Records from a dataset
[Start of Attachment]

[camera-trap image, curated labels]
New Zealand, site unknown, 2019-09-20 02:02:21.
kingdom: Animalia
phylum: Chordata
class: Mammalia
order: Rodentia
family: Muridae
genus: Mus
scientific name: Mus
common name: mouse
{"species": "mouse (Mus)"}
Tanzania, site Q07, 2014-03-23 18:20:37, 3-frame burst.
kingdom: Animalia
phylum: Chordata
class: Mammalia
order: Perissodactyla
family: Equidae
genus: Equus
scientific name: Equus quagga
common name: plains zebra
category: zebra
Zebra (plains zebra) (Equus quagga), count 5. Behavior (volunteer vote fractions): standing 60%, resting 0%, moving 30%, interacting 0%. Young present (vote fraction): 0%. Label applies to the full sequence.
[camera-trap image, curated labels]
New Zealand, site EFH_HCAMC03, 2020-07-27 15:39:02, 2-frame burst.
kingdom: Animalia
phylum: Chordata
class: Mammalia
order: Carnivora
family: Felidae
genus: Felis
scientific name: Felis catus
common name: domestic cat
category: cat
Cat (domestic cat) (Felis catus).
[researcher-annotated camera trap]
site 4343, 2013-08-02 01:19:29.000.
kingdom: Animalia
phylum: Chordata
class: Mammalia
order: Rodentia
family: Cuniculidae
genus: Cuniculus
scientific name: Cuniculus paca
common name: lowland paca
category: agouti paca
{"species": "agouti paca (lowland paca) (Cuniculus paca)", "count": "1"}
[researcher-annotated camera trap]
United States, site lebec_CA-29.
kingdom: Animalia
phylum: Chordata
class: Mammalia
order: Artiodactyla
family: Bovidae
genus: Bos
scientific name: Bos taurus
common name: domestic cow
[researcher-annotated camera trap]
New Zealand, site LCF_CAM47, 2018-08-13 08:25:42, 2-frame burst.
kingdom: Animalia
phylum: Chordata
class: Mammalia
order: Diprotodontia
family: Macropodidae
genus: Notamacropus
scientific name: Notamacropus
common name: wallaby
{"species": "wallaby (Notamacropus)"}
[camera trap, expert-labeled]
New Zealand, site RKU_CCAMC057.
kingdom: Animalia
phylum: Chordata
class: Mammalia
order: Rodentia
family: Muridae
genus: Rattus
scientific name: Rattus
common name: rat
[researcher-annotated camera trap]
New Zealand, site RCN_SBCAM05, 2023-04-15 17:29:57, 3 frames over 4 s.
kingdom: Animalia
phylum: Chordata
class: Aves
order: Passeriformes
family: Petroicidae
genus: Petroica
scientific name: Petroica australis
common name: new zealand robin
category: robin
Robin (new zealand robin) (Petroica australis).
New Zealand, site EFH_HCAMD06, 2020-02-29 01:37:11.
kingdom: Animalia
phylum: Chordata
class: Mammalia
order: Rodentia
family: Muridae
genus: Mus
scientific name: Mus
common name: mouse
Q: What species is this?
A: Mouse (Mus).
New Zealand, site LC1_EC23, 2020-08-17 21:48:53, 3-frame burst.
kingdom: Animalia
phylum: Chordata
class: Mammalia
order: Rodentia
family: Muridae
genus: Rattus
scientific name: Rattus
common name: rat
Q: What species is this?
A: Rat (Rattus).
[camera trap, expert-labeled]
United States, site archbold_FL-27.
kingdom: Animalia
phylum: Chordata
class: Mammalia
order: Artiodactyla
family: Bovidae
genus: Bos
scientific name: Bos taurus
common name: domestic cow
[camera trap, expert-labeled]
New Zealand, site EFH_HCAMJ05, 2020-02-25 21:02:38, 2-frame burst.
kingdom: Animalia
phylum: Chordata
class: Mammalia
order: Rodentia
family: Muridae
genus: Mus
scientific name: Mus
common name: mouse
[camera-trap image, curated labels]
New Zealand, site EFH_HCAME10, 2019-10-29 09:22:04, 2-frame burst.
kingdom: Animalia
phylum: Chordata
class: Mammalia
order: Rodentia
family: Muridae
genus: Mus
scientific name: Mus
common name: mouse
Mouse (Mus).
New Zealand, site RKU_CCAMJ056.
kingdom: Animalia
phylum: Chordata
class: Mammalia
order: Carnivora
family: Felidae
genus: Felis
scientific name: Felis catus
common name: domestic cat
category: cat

[End of Attachment]

# Requirement
For this exercise, output the entries above exactly as written.

# Task response
[camera-trap image, curated labels]
New Zealand, site unknown, 2019-09-20 02:02:21.
kingdom: Animalia
phylum: Chordata
class: Mammalia
order: Rodentia
family: Muridae
genus: Mus
scientific name: Mus
common name: mouse
{"species": "mouse (Mus)"}
Tanzania, site Q07, 2014-03-23 18:20:37, 3-frame burst.
kingdom: Animalia
phylum: Chordata
class: Mammalia
order: Perissodactyla
family: Equidae
genus: Equus
scientific name: Equus quagga
common name: plains zebra
category: zebra
Zebra (plains zebra) (Equus quagga), count 5. Behavior (volunteer vote fractions): standing 60%, resting 0%, moving 30%, interacting 0%. Young present (vote fraction): 0%. Label applies to the full sequence.
[camera-trap image, curated labels]
New Zealand, site EFH_HCAMC03, 2020-07-27 15:39:02, 2-frame burst.
kingdom: Animalia
phylum: Chordata
class: Mammalia
order: Carnivora
family: Felidae
genus: Felis
scientific name: Felis catus
common name: domestic cat
category: cat
Cat (domestic cat) (Felis catus).
[researcher-annotated camera trap]
site 4343, 2013-08-02 01:19:29.000.
kingdom: Animalia
phylum: Chordata
class: Mammalia
order: Rodentia
family: Cuniculidae
genus: Cuniculus
scientific name: Cuniculus paca
common name: lowland paca
category: agouti paca
{"species": "agouti paca (lowland paca) (Cuniculus paca)", "count": "1"}
[researcher-annotated camera trap]
United States, site lebec_CA-29.
kingdom: Animalia
phylum: Chordata
class: Mammalia
order: Artiodactyla
family: Bovidae
genus: Bos
scientific name: Bos taurus
common name: domestic cow
[researcher-annotated camera trap]
New Zealand, site LCF_CAM47, 2018-08-13 08:25:42, 2-frame burst.
kingdom: Animalia
phylum: Chordata
class: Mammalia
order: Diprotodontia
family: Macropodidae
genus: Notamacropus
scientific name: Notamacropus
common name: wallaby
{"species": "wallaby (Notamacropus)"}
[camera trap, expert-labeled]
New Zealand, site RKU_CCAMC057.
kingdom: Animalia
phylum: Chordata
class: Mammalia
order: Rodentia
family: Muridae
genus: Rattus
scientific name: Rattus
common name: rat
[researcher-annotated camera trap]
New Zealand, site RCN_SBCAM05, 2023-04-15 17:29:57, 3 frames over 4 s.
kingdom: Animalia
phylum: Chordata
class: Aves
order: Passeriformes
family: Petroicidae
genus: Petroica
scientific name: Petroica australis
common name: new zealand robin
category: robin
Robin (new zealand robin) (Petroica australis).
New Zealand, site EFH_HCAMD06, 2020-02-29 01:37:11.
kingdom: Animalia
phylum: Chordata
class: Mammalia
order: Rodentia
family: Muridae
genus: Mus
scientific name: Mus
common name: mouse
Q: What species is this?
A: Mouse (Mus).
New Zealand, site LC1_EC23, 2020-08-17 21:48:53, 3-frame burst.
kingdom: Animalia
phylum: Chordata
class: Mammalia
order: Rodentia
family: Muridae
genus: Rattus
scientific name: Rattus
common name: rat
Q: What species is this?
A: Rat (Rattus).
[camera trap, expert-labeled]
United States, site archbold_FL-27.
kingdom: Animalia
phylum: Chordata
class: Mammalia
order: Artiodactyla
family: Bovidae
genus: Bos
scientific name: Bos taurus
common name: domestic cow
[camera trap, expert-labeled]
New Zealand, site EFH_HCAMJ05, 2020-02-25 21:02:38, 2-frame burst.
kingdom: Animalia
phylum: Chordata
class: Mammalia
order: Rodentia
family: Muridae
genus: Mus
scientific name: Mus
common name: mouse
[camera-trap image, curated labels]
New Zealand, site EFH_HCAME10, 2019-10-29 09:22:04, 2-frame burst.
kingdom: Animalia
phylum: Chordata
class: Mammalia
order: Rodentia
family: Muridae
genus: Mus
scientific name: Mus
common name: mouse
Mouse (Mus).
New Zealand, site RKU_CCAMJ056.
kingdom: Animalia
phylum: Chordata
class: Mammalia
order: Carnivora
family: Felidae
genus: Felis
scientific name: Felis catus
common name: domestic cat
category: cat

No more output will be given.